As outlined in Chapter 1, three major clinical presentations of frontotemporal dementia are commonly described: a behavioural form (bv-FTD), and two language variants, semantic dementia (SD) and progressive non-fluent aphasia (PNFA). The clinical symptoms derive from the distribution of the underlying pathology which is predominantly in the frontal and temporal lobes. The FTD variants overlap, however, on a number of levels: clinical, anatomical and pathological. Despite the increasing availability of various diagnostic investigations, good clinical acumen remains crucial in both the diagnosis and management of these syndromes. Careful clinical assessment helps to appropriately weight the presence or absence of symptoms, and assess the significance of their emergence over the course of the disease. The following descriptions are based, very largely, upon our experience of around 300 patients seen in Cambridge over the past 15 years.
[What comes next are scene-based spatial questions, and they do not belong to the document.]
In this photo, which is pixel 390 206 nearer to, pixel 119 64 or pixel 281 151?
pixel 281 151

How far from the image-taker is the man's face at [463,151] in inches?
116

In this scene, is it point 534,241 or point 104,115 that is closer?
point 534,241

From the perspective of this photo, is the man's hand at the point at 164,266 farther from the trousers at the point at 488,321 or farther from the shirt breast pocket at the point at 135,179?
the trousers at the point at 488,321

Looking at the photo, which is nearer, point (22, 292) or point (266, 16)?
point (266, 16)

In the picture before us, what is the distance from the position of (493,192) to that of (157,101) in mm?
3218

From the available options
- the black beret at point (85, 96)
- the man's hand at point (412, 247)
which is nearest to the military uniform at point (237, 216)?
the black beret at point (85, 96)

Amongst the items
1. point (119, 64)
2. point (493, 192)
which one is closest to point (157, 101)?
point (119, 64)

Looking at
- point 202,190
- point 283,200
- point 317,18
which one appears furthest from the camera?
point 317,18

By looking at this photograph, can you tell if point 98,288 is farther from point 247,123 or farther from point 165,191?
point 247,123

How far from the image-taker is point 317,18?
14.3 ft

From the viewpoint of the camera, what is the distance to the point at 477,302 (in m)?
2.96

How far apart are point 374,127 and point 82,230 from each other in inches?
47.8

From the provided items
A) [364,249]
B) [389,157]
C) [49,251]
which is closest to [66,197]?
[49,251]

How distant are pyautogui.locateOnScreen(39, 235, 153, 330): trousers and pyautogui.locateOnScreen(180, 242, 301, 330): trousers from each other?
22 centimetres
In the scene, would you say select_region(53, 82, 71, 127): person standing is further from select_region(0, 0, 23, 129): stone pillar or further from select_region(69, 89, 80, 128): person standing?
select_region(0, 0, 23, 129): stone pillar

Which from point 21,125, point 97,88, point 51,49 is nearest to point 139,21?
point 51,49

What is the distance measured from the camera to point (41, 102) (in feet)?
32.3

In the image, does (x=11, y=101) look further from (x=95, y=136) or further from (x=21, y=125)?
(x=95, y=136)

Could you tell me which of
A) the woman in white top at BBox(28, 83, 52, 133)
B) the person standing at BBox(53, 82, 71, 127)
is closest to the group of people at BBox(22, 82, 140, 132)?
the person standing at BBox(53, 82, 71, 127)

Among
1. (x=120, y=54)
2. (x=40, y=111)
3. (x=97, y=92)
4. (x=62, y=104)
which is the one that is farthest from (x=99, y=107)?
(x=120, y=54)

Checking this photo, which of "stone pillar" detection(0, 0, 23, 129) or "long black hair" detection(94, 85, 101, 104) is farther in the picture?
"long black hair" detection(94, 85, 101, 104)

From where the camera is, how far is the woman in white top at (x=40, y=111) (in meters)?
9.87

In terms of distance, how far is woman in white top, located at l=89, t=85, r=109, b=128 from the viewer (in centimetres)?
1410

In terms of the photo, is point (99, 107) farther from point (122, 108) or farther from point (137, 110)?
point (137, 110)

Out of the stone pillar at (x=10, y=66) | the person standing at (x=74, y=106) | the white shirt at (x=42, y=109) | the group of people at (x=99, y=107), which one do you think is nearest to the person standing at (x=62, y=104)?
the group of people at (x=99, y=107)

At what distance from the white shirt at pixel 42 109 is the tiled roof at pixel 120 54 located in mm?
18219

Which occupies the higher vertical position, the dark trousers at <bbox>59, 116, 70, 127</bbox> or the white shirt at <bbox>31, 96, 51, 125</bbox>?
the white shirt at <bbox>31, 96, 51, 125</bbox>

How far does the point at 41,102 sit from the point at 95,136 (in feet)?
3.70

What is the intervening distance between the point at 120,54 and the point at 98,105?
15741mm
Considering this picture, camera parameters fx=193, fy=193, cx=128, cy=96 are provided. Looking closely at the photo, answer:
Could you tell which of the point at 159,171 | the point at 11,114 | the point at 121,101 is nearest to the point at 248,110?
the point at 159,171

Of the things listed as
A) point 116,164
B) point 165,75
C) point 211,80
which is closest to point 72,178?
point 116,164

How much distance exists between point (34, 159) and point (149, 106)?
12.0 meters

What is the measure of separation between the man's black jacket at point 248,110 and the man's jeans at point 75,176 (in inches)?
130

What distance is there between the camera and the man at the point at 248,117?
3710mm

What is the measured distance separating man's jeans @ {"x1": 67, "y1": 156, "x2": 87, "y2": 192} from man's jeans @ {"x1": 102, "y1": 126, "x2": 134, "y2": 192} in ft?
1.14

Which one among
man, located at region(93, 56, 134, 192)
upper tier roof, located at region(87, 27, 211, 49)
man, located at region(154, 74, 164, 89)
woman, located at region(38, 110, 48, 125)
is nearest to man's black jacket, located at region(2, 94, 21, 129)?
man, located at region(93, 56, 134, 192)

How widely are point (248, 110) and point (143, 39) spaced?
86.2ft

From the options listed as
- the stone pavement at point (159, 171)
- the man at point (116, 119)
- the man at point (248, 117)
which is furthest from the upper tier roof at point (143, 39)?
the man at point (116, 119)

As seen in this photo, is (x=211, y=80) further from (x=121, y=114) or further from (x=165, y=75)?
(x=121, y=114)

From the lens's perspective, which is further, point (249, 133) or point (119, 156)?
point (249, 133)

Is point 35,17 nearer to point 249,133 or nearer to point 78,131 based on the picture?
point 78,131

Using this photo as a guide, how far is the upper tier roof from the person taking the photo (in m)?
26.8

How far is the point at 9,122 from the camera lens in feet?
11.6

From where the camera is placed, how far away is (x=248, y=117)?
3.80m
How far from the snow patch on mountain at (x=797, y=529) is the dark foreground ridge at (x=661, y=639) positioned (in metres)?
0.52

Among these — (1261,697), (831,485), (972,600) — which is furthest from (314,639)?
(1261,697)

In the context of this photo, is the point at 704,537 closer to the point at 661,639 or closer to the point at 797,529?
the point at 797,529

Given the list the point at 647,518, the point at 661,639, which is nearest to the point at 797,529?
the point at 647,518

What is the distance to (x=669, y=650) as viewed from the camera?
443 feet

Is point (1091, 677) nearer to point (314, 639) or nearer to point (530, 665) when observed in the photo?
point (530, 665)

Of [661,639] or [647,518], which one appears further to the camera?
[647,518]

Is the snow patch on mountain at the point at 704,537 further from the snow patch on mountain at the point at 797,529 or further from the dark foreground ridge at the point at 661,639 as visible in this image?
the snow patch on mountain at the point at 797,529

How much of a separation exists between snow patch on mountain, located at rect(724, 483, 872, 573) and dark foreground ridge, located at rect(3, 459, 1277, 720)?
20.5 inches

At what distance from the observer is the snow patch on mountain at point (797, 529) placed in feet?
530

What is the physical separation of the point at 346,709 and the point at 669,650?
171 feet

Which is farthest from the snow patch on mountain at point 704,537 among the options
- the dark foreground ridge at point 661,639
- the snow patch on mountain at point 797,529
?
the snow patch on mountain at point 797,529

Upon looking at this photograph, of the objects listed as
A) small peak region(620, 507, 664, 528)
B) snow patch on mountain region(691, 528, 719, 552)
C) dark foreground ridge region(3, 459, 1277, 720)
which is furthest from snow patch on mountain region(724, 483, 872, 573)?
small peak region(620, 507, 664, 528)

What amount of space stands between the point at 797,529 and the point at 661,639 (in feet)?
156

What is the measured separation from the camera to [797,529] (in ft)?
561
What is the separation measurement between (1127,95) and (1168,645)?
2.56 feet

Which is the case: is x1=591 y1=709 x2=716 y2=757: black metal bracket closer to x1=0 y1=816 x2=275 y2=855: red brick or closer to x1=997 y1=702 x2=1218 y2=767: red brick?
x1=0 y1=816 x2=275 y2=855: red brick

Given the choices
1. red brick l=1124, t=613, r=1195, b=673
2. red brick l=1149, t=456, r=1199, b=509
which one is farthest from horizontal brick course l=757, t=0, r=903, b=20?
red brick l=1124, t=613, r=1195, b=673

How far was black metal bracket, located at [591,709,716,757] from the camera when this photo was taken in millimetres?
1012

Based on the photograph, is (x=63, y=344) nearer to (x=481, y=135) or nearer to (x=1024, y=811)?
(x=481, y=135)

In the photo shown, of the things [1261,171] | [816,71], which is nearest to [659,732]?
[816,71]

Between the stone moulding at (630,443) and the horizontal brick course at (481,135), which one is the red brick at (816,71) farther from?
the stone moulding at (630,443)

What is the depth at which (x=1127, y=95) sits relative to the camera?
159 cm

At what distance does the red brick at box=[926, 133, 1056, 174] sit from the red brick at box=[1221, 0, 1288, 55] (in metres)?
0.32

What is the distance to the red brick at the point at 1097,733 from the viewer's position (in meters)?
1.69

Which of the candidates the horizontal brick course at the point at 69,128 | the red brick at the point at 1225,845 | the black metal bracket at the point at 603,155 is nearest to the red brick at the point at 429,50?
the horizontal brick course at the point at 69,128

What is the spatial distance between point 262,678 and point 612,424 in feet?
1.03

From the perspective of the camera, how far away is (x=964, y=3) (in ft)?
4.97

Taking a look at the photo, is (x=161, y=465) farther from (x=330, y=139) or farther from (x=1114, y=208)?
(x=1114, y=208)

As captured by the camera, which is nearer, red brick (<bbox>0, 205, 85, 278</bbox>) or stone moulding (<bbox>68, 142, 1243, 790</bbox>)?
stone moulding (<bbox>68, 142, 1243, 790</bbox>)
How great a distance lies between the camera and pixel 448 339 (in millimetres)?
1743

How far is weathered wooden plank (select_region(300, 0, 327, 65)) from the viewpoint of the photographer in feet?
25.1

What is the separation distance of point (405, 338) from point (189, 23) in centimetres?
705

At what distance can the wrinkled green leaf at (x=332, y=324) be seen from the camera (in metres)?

Behavioural or frontal variant FTD (bv-FTD)
The overriding presenting feature in bv-FTD is an alteration in the patient's social conduct and personality which becomes gradually evident to family, friends and colleagues. A cluster of symptoms comprising apathy, disinhibition, aberrant social conduct, a distinct lack of empathy, alterations in eating behaviour and the development of motor and verbal stereotypies was reported in key papers by Arnold Pick and other early authors as detailed in Chapter 1, and has been formalised to form the basis of the clinical and research diagnostic criteria for the disease (Brun et al., 1994; Gregory et al., 1997; McKhann et al., 2001; Neary et al., 1998). The most widely used Neary et al. (1998) consensus criteria are shown in Table 3.1. Although bv-FTD is defined by its behavioural presentation, patients with language variants of FTD often have marked behavioural disturbance. Conversely, a variable degree of language impairment frequently accompanies the behavioural syndrome.
Symptom onset is gradual and insidious, and represents a change from premorbid functioning. It is typically difficult, if not impossible to accurately date the onset of symptoms which in many cases represent an exaggeration of premorbid personality traits rather than a distinct change. Only a minority of patients will display all of the core features of the consensus criteria on initial presentation (Mendez and Perryman, 2002). Diagnosis is easy when many of these features are present, but is challenging in the early stages of disease. The most common symptoms are listed in Table 3.2.